Hrishi: We actually have a feature for that – call it reverse replication. So it actually moves your application over to the other site, instantaneously, but also if you want to replicate it back, continuous writing or syncing back to the original site.
Jacob: In such case, without Astra if by human, it will become like SnapMirror resync, you have to run by yourself and run tridentctl input this or something like that.

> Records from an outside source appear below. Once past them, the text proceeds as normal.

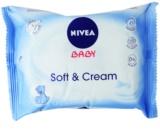 Nivea Baby Soft & Cream tisztító törlőkendő gyermekeknek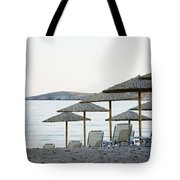 Parasol And Sunbeds At Sunset Tote Bag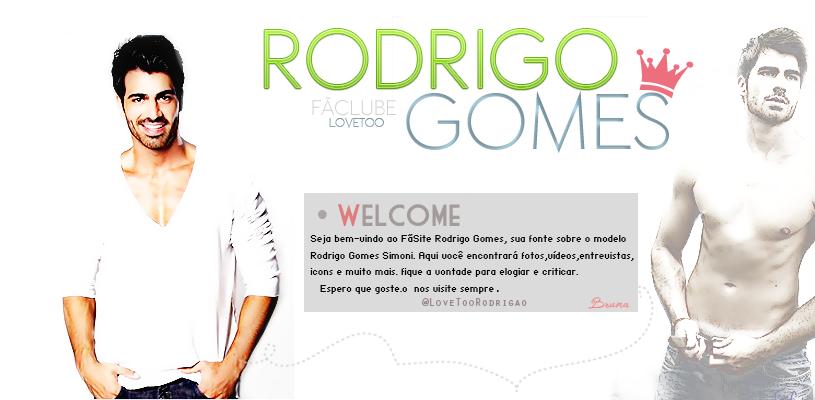 .:: I.R - LoveTooRodrigao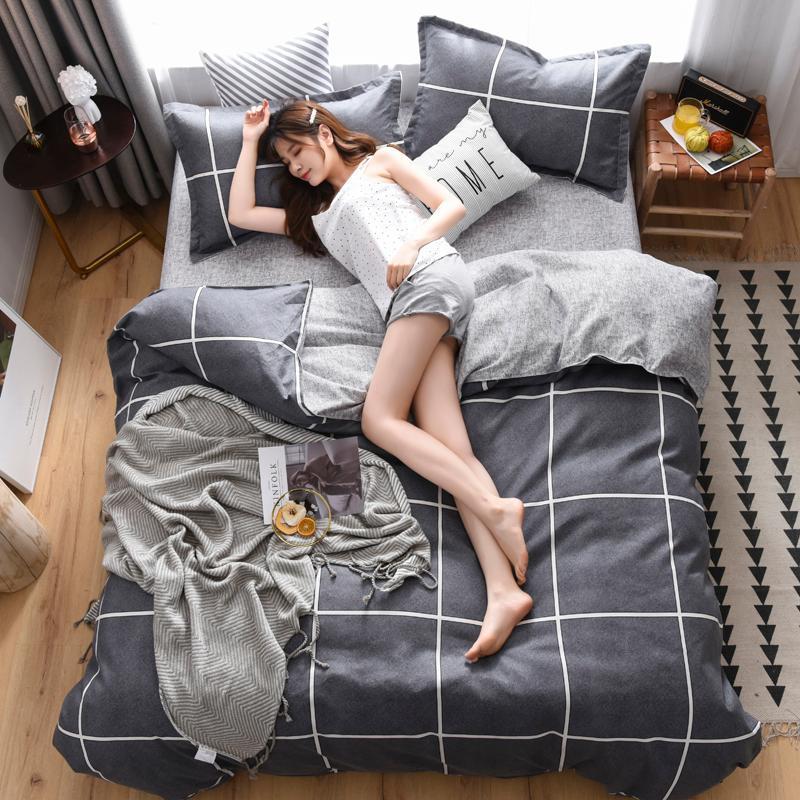 Bedding Sets Geometric Comforter Set 3pcs Bed Linen Queen King Home Case Duvet Pillow Cover Textile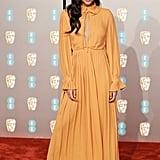 Laura Harrier at the 2019 BAFTA Awards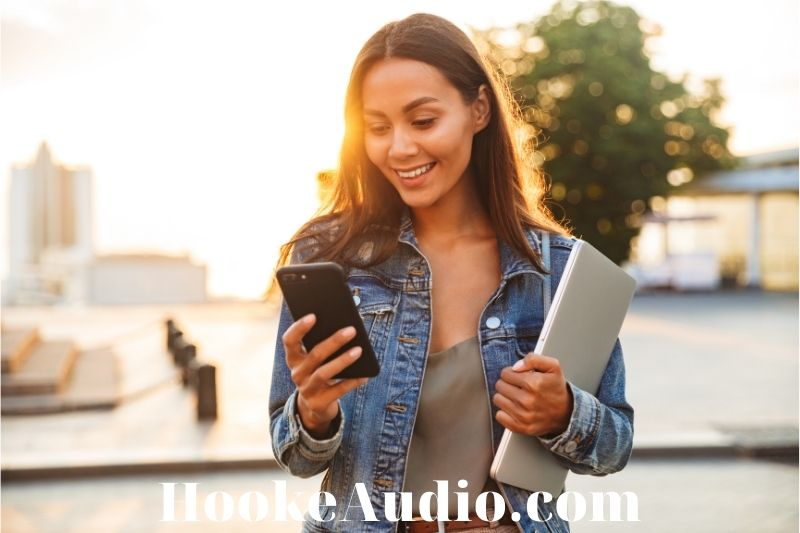 How To Record Binaural 3D Audio On Your iPhone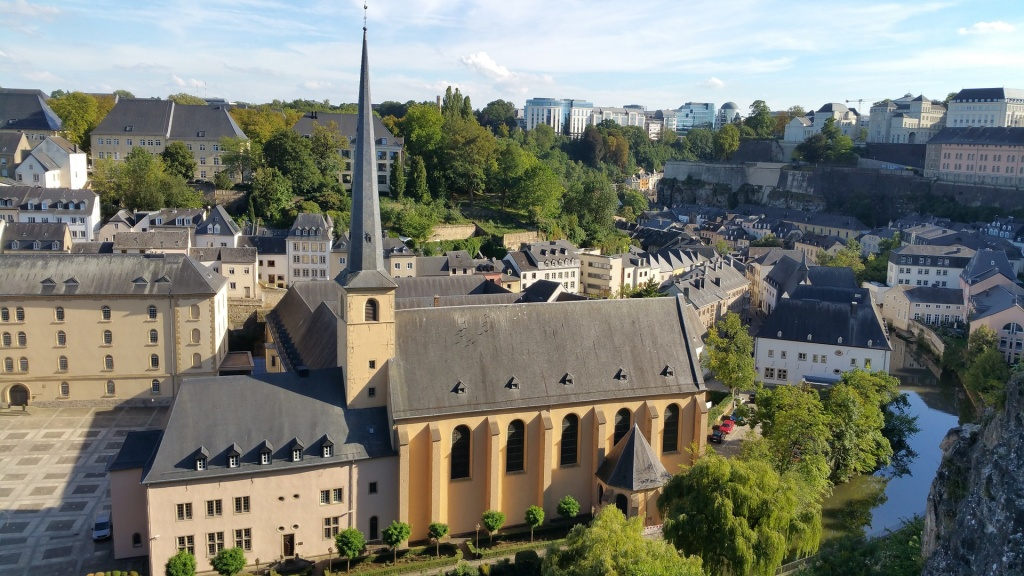 luxembourg-1164656_1920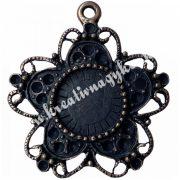 Fémmedál, antik virág, 27x30mm, bronz színű, 5 db/csomag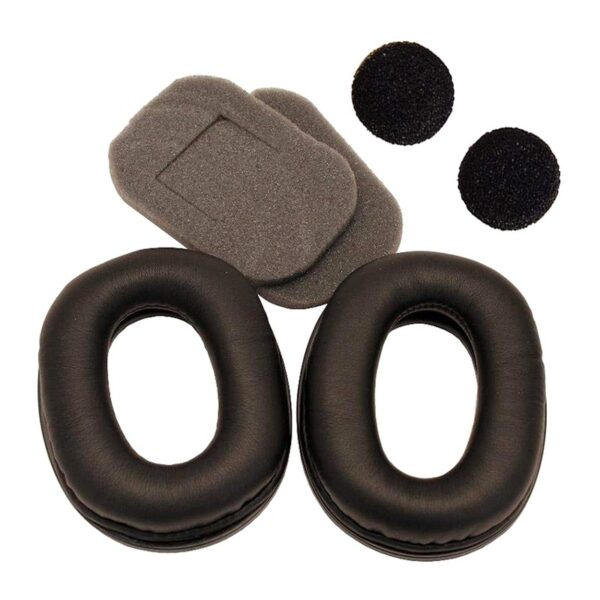 Pro Ears Accessories HY6 Maintenance Kit for Slim Mag Ultra 28 33 Pro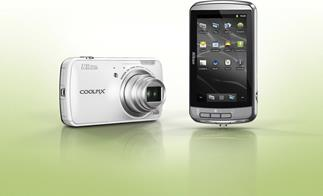 Nikon Coolpix S800c with Android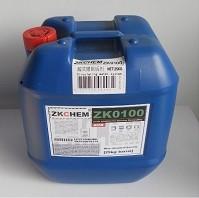 ZK0100  反渗透阻垢剂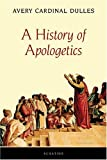 Photo of A History of Apologetics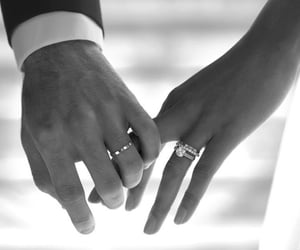 black and white, classy, and couple image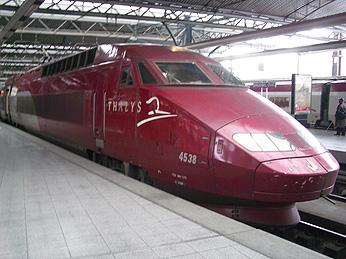 2005年12月30日 ブリュッセル→パリ→東京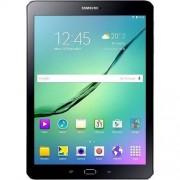 Tableta Galaxy Tab S2 9.7 (2016) T813, 9.7'' Super AMOLED Multitouch, Cortex A72 1.8GHz, 3GB RAM, 32GB, WiFi, Bluetooth, Android Marshmallow, Negru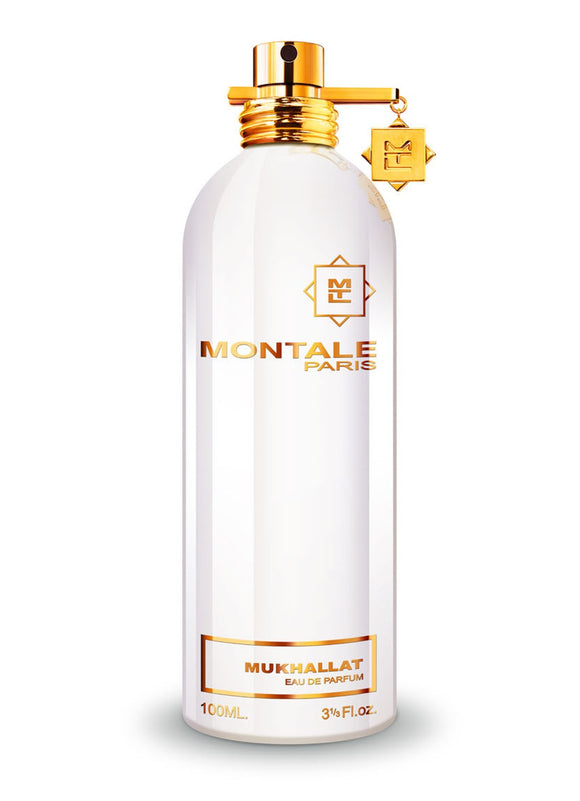 Montale Mukhallat Edp Spray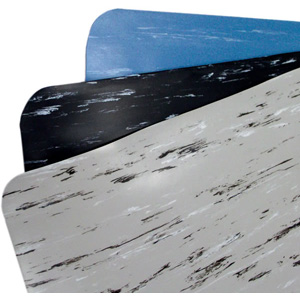 "2' x 3' K-Marble Foot 1/2"" Vinyl Gray/Black/White"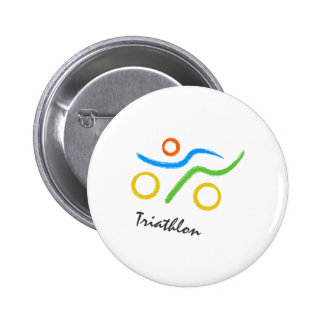 Triathlonlogo Runder Button 5,7 Cm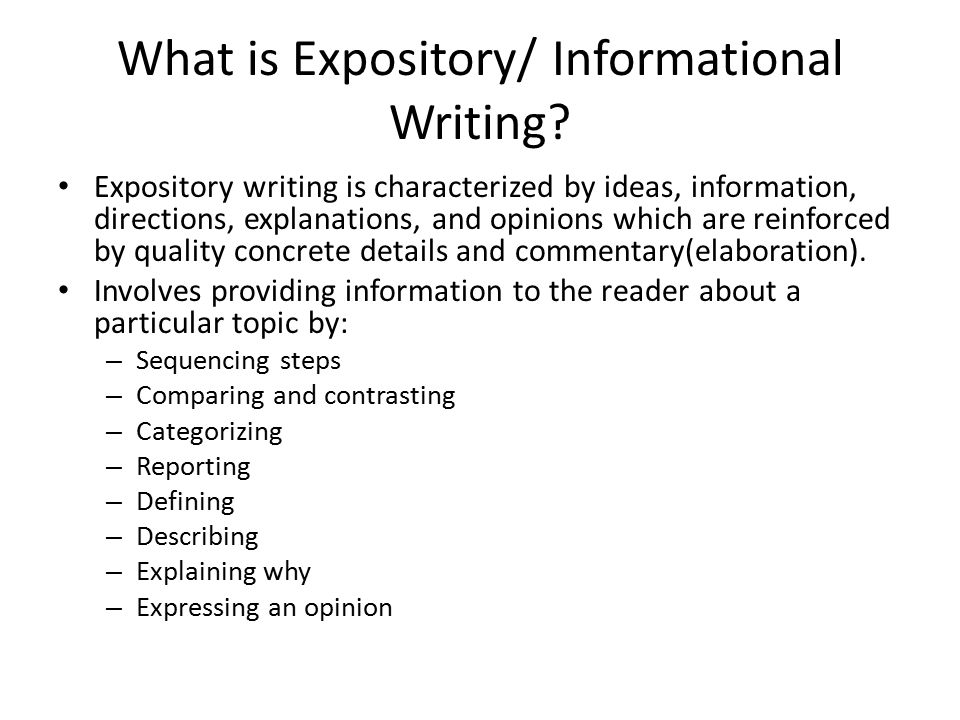 How to Write an Expository Essay - ThoughtCo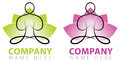 Yoga company logo icon colour black white Stock Image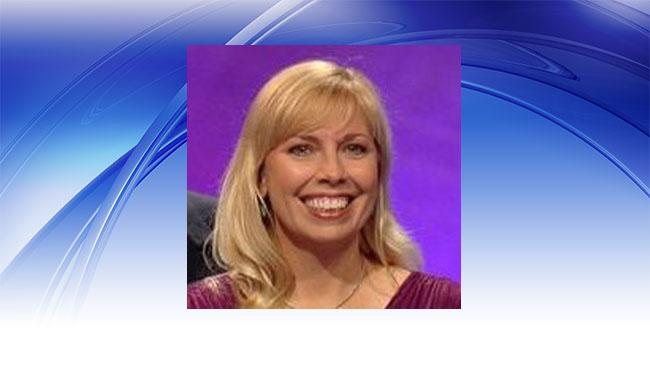 Jeopardy winner-1_345731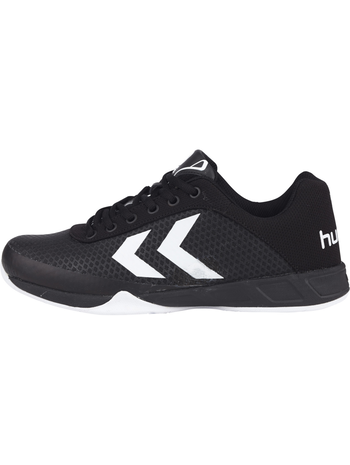 HUMMEL ROOT PLAY, BLACK, model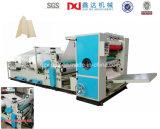 Máquina de la fabricación de papel de la mano de la toalla de la carpeta de la alta calidad N&Z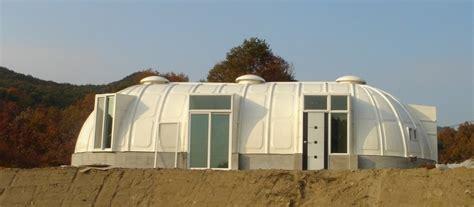 japanese dome house プレハブ住宅 frpドームハウス プレハブハウス 製品id 105888541 japanese alibaba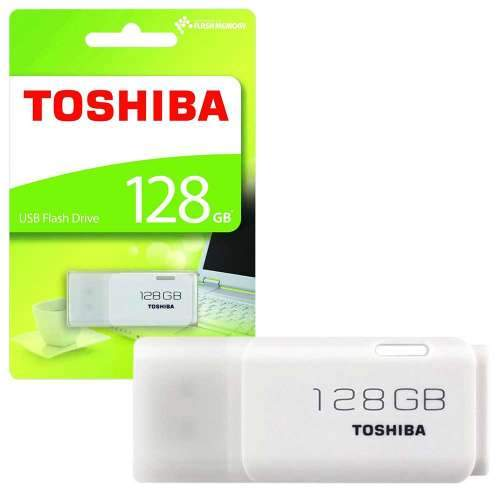 Toshiba 128GB Flash Drive - Innovative Computers Limited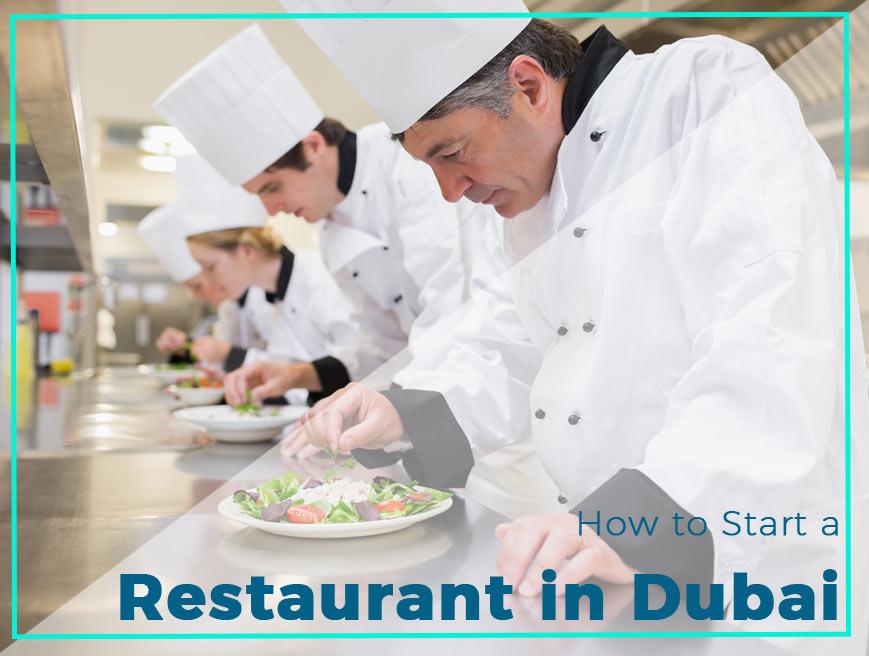 How to Start a Restaurant in Dubai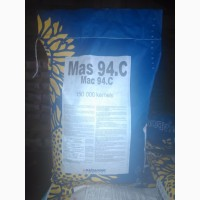 Семена подсолнечника MAS 94.C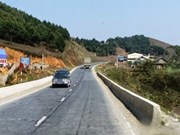 Hoa Binh-Son La highway added to national planning scheme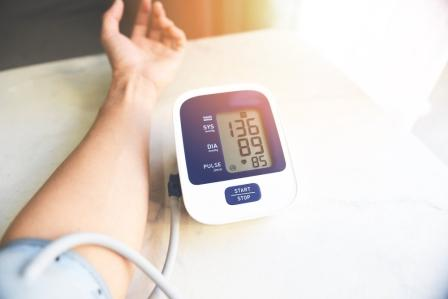 Use of Home Blood Pressure Monitor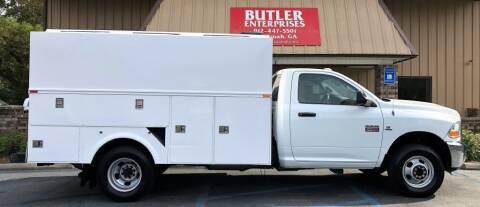 2012 RAM Ram Chassis 3500 for sale at Butler Enterprises in Savannah GA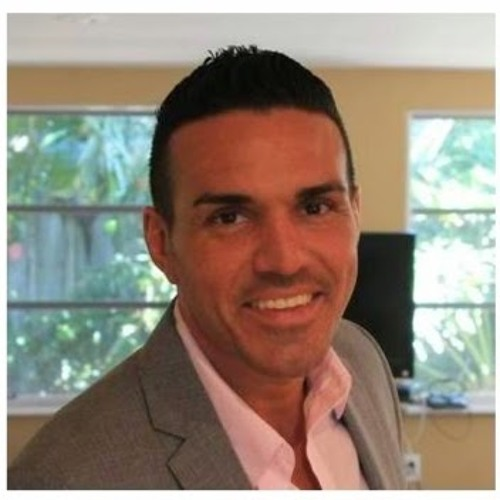 flavio bonelli's avatar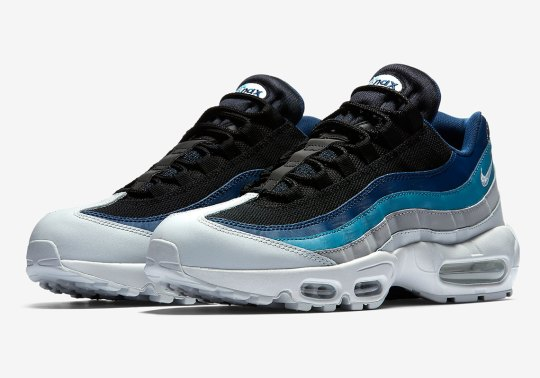"""The Nike Air Max 95 Appears In A """"Reverse Stash"""" Colorway"""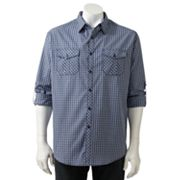 Michael Brandon Plaid Woven Casual Button-Down Shirt - Big and Tall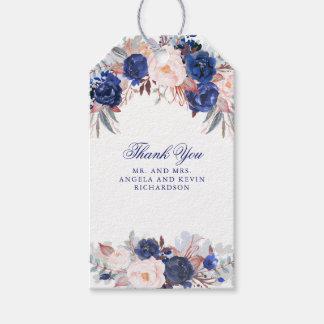 Étiquettes-cadeau Fleurs d'aquarelle de marine
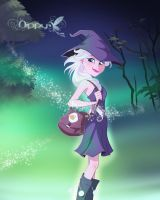 Elsa-I'm a witch indeed... by Nippy13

Justin: So Hrishi I had another question, we can replicate data with SnapMirror… are we replicating those Kubernetes configurations so that we can automate standing up the cluster as it was on the other site very quickly?
Hrishi: Great question. So yeah, we talked a little bit about application consistency, the same concept is extended to DR, right? Every time we do an update of a SnapMirror, we actually take an application consistent snapshot. Remember that hooks and all that orchestration we do in Astra, we still do that. And then we take snapshots which are application consistent, number one. But we also go ahead and at the same time frame, take application objects. So you have not only volumes, which are replicated application consistently, but also the app objects, which are many, right? With Kubernetes, you have logical objects. We take a copy of all of that, store it in Astra. So when you’re ready to fail over, you get all those objects ready and restored instantaneously, right? That’s what Jacob was alluding to with a single click of a button, you can now have your app with that consistency point.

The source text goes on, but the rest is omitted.